Established in 1990 by Neil Davidson, Peterborough's chambers pioneered an idea that Law Society president Tony Girling has now suggested other high street practioners should follow.

Ievins says to succeed you do not need a fabulous building to operate out of, but rather a customer service mentality and a close bond between solicitors at the chambers. “Anything will work if you like and trust each other,” he says.

There is scope for argument in calculating how to pay chambers overheads but, in the case of the Peterborough practice, individual solicitor's earnings are calculated each month and those with higher incomes pay a greater share of the costs – a “rough and ready system”, according to Ievins, but one that works.

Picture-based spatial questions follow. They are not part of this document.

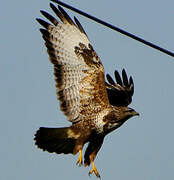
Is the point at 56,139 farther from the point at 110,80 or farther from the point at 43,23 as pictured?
the point at 110,80

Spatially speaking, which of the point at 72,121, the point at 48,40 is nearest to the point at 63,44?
the point at 48,40

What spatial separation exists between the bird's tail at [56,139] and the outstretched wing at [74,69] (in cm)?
33

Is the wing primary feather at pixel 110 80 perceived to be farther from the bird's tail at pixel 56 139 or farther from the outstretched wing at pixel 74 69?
the bird's tail at pixel 56 139

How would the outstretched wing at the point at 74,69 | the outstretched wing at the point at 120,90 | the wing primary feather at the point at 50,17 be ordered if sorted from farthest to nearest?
the outstretched wing at the point at 120,90
the wing primary feather at the point at 50,17
the outstretched wing at the point at 74,69

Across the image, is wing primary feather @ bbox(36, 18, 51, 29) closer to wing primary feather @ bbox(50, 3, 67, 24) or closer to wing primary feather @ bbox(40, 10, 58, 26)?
wing primary feather @ bbox(40, 10, 58, 26)

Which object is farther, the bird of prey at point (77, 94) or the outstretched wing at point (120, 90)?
the outstretched wing at point (120, 90)

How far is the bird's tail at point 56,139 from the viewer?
34.3 feet

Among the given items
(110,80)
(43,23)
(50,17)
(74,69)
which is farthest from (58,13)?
(110,80)

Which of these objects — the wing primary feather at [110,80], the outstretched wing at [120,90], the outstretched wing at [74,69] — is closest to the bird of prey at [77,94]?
the outstretched wing at [74,69]

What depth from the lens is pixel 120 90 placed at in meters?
12.5

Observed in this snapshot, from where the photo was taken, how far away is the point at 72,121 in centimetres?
A: 1080

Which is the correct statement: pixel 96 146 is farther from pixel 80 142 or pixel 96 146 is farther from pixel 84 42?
pixel 84 42

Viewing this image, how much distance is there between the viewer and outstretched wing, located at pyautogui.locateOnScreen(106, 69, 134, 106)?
1217cm

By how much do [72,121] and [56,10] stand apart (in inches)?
85.5
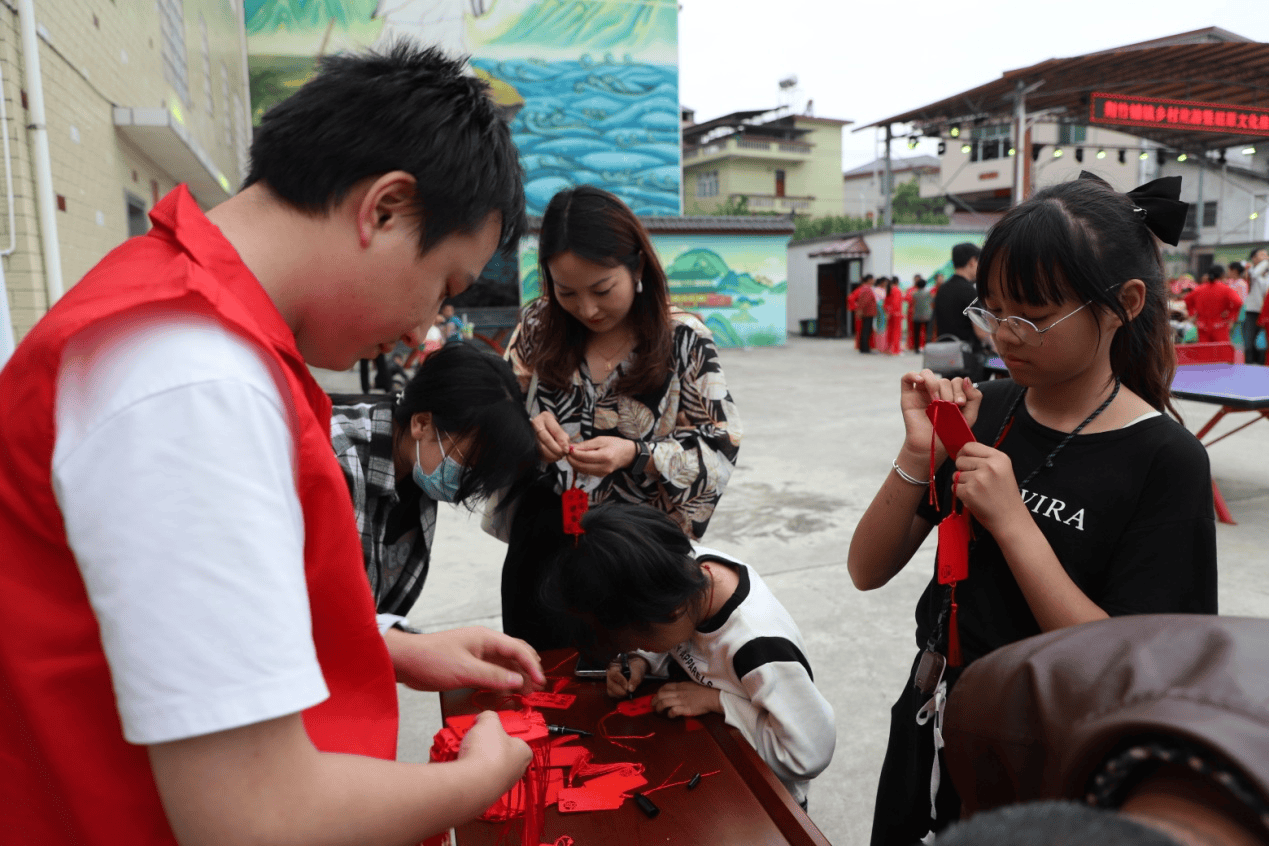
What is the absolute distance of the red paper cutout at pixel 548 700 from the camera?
1.51 metres

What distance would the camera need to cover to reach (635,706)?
1483 mm

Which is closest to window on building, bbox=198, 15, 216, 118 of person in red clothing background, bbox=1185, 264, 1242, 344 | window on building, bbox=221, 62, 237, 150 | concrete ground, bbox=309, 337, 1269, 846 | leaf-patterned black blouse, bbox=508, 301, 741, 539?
window on building, bbox=221, 62, 237, 150

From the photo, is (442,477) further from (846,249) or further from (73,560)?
(846,249)

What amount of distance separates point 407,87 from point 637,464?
1311 mm

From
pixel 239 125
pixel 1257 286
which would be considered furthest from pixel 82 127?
pixel 1257 286

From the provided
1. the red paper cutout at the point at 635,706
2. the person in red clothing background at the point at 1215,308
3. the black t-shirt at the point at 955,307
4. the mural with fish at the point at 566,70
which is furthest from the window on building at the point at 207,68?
the person in red clothing background at the point at 1215,308

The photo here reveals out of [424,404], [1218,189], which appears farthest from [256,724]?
[1218,189]

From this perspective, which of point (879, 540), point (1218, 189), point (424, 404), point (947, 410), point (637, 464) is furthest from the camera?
point (1218, 189)

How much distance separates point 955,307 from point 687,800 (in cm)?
599

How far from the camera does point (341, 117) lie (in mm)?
658

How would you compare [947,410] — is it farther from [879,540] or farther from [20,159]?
[20,159]

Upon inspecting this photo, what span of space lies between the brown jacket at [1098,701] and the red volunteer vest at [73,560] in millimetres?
469

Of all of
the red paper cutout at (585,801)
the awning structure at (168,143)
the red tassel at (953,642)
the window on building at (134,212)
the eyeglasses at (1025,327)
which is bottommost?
the red paper cutout at (585,801)

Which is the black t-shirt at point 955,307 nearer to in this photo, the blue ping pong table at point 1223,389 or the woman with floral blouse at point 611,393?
the blue ping pong table at point 1223,389
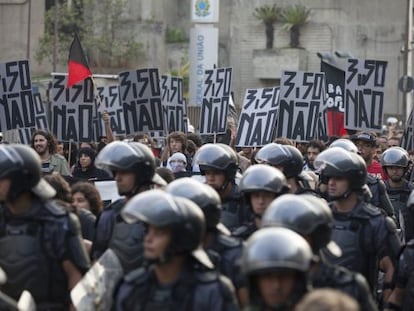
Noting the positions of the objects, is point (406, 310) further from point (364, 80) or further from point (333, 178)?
point (364, 80)

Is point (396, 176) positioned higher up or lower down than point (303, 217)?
lower down

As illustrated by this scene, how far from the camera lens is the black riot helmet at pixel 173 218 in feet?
20.2

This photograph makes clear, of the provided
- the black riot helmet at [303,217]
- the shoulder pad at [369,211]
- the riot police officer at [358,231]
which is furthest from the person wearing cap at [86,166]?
the black riot helmet at [303,217]

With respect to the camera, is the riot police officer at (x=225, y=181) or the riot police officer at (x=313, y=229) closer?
the riot police officer at (x=313, y=229)

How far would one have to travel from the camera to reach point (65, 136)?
1588cm

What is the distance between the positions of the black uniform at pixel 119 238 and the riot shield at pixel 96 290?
0.96 metres

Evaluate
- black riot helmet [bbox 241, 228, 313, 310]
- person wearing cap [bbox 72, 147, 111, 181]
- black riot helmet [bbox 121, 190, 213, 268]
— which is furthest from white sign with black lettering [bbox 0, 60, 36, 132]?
black riot helmet [bbox 241, 228, 313, 310]

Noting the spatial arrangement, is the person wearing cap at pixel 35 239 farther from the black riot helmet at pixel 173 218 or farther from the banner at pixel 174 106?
the banner at pixel 174 106

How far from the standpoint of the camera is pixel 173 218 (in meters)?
6.18

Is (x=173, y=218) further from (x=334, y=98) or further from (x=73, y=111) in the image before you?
(x=334, y=98)

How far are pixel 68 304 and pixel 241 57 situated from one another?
4883cm

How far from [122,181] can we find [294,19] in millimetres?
45526

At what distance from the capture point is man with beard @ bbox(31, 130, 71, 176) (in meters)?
14.0

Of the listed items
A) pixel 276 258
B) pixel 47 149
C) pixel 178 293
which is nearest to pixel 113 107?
pixel 47 149
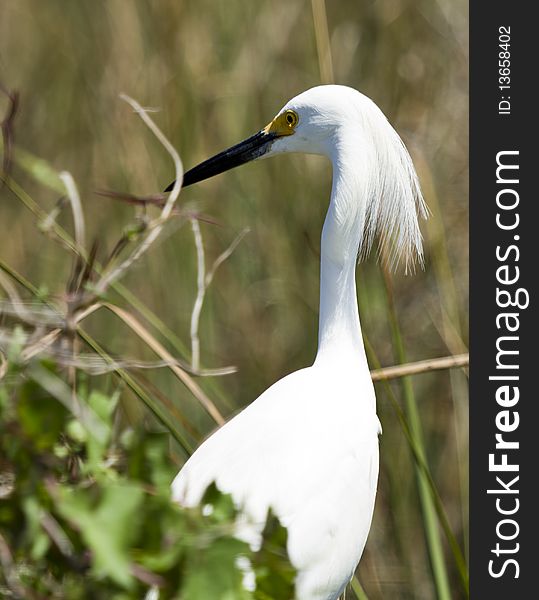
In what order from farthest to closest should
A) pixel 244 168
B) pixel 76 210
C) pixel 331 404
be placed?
pixel 244 168, pixel 331 404, pixel 76 210

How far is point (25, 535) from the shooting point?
668 mm

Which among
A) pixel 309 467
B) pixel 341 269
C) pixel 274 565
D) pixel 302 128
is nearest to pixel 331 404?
pixel 309 467

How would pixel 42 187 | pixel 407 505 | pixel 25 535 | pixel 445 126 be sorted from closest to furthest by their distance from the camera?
pixel 25 535
pixel 407 505
pixel 445 126
pixel 42 187

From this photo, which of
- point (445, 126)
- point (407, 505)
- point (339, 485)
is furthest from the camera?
point (445, 126)

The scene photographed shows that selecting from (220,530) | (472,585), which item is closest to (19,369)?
(220,530)

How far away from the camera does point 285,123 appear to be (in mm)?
1901

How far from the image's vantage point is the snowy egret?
5.20 feet

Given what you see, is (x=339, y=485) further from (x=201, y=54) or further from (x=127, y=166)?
(x=201, y=54)

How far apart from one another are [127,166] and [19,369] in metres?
1.99

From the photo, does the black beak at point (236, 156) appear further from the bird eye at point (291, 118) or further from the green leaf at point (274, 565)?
Answer: the green leaf at point (274, 565)

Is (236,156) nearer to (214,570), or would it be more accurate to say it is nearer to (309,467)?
(309,467)

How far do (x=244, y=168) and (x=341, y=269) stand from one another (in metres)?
1.05

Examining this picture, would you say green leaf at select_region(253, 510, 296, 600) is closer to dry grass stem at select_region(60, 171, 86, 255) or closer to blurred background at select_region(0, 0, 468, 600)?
dry grass stem at select_region(60, 171, 86, 255)

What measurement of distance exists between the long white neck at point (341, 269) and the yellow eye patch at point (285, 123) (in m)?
0.12
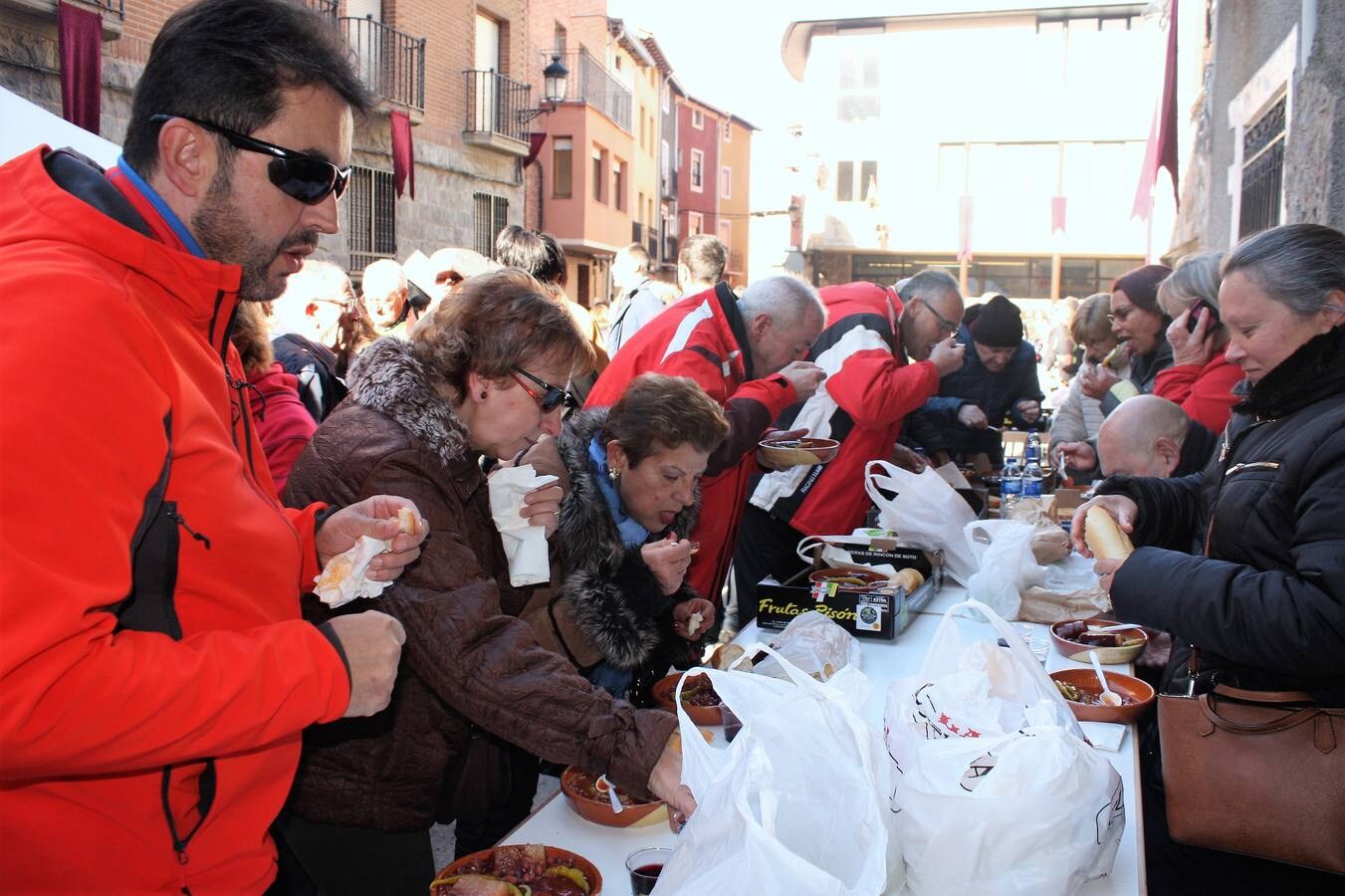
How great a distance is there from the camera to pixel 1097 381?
5426mm

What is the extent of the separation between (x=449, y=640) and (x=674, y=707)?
799 millimetres

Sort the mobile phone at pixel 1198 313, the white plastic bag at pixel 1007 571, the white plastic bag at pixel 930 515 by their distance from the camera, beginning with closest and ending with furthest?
the white plastic bag at pixel 1007 571, the white plastic bag at pixel 930 515, the mobile phone at pixel 1198 313

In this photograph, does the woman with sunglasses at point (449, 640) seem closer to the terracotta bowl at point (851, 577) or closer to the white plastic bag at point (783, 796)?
the white plastic bag at point (783, 796)

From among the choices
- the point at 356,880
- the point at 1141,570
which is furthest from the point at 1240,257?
the point at 356,880

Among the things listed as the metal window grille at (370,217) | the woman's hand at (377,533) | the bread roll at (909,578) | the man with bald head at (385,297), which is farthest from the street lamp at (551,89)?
the woman's hand at (377,533)

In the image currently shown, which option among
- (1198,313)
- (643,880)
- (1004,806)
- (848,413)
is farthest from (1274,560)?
(848,413)

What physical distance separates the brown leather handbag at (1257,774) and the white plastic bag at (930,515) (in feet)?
4.90

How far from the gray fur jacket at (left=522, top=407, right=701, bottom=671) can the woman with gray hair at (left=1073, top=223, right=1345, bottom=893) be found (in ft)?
3.61

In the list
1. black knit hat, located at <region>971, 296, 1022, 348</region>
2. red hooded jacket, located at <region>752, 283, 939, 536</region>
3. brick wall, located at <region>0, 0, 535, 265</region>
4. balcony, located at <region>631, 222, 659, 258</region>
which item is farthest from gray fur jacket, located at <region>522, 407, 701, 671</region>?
balcony, located at <region>631, 222, 659, 258</region>

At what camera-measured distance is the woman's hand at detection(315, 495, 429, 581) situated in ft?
5.36

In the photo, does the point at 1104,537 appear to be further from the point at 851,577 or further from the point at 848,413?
the point at 848,413

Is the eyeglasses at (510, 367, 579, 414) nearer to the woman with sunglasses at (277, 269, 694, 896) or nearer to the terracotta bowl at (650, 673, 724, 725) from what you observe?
the woman with sunglasses at (277, 269, 694, 896)

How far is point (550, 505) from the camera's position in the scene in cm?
225

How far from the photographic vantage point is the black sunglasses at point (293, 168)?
54.4 inches
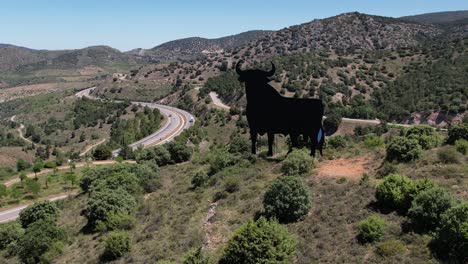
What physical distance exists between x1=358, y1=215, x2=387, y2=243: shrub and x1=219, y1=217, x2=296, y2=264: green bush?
10.6ft

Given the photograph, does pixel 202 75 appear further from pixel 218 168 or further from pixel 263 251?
pixel 263 251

While the chambers does get customers walking in off the street looking for legal advice, it also receives a lot of referral work from solicitors outside of the area.

Ievins believes that there is plenty of scope for growth of the chambers concept, but sole practitioners have been slow to be pick up on the idea.

Fewer than 40 solicitors have so far requested a suggested heads of agreement form for solicitors' chambers drawn up by the Law Society late last year.

Sole Practitioners Group chair John Lymbury, who was instrumental in creating the solicitors' chambers blueprint, endorses the chambers concept but warns that it is not the answer for all the 5,000-plus solicitors working on their own in England and Wales .

Lymbury argues that just as some shoppers prefer their corner shop to a Tesco supermarket, so too clients often like dealing with a sole practitioner in their own office.

Susan Singleton, of Middlesex firm Singletons Solicitors, says while the Law Society may publicly promote chambers for many sole practitioners working from home could be the best solution.

“The economics are indisputable,” says Singleton. “Ima- gine a life with no partners, profits at over 90 per cent of turnover, no employees, always visiting clients on their home ground, few time-wasting meetings, going downstairs to work wearing your oldest clothes…”

It may seem an idyllic solution when facing yet another traffic jam or tube breakdown but many solicitors who go to work to escape home may shudder at such a concept.

Lymbury warns that which-ever solution sole practitioners choose to improve their situation on the high street, one of their primary concerns in making any decision should be clients.

“I think the future is very perilous for those sole practitioners who do not address their minds to the requirements of their communities,” he says.